§ **Prompt**
In the entries, find all lines that hold the word "shop" and copy them.

Top of Extracted entries

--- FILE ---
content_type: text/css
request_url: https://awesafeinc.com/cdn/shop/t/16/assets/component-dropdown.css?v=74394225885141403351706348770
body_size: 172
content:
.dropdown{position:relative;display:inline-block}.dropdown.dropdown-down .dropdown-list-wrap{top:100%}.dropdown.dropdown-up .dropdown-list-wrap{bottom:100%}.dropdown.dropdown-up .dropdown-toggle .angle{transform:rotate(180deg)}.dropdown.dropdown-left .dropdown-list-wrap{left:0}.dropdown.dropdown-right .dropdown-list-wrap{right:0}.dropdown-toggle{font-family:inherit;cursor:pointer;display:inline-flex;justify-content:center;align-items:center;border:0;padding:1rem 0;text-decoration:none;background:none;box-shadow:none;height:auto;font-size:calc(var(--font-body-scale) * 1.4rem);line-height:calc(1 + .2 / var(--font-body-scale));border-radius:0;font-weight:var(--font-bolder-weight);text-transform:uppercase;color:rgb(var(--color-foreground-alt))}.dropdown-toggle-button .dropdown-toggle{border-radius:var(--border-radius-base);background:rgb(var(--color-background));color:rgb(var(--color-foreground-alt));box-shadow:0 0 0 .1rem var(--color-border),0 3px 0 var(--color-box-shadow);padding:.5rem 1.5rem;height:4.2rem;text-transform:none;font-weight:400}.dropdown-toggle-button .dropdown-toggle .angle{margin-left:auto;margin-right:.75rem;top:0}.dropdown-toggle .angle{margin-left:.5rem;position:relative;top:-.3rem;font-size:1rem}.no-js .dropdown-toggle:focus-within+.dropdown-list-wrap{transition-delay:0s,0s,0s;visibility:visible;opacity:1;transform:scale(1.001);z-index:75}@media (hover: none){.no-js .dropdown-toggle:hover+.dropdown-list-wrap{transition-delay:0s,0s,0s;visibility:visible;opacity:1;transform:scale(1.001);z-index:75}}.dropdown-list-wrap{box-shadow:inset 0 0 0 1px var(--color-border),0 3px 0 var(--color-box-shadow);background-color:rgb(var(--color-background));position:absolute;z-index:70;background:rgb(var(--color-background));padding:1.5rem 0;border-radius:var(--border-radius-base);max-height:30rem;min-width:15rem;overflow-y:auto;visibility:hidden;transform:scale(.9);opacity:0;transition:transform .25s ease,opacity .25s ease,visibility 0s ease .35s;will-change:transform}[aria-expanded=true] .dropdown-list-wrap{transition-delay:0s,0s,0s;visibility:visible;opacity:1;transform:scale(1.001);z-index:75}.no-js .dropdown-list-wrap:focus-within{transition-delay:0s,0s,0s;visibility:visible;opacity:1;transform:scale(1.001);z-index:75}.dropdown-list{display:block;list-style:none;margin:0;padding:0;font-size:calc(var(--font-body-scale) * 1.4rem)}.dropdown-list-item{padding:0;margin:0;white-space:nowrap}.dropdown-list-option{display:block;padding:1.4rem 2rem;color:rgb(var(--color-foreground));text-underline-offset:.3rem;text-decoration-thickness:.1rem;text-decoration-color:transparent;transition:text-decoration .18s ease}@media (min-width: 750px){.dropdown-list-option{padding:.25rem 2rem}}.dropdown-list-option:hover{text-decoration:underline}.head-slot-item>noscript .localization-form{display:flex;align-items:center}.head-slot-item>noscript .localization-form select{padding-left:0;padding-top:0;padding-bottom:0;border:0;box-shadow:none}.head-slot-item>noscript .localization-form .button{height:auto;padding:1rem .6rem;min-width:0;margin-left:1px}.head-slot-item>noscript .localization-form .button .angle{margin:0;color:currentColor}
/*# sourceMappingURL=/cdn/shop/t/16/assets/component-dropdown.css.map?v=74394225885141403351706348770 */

Bottom of Extracted entries

§ **Answer section**
request_url: https://awesafeinc.com/cdn/shop/t/16/assets/component-dropdown.css?v=74394225885141403351706348770
/*# sourceMappingURL=/cdn/shop/t/16/assets/component-dropdown.css.map?v=74394225885141403351706348770 */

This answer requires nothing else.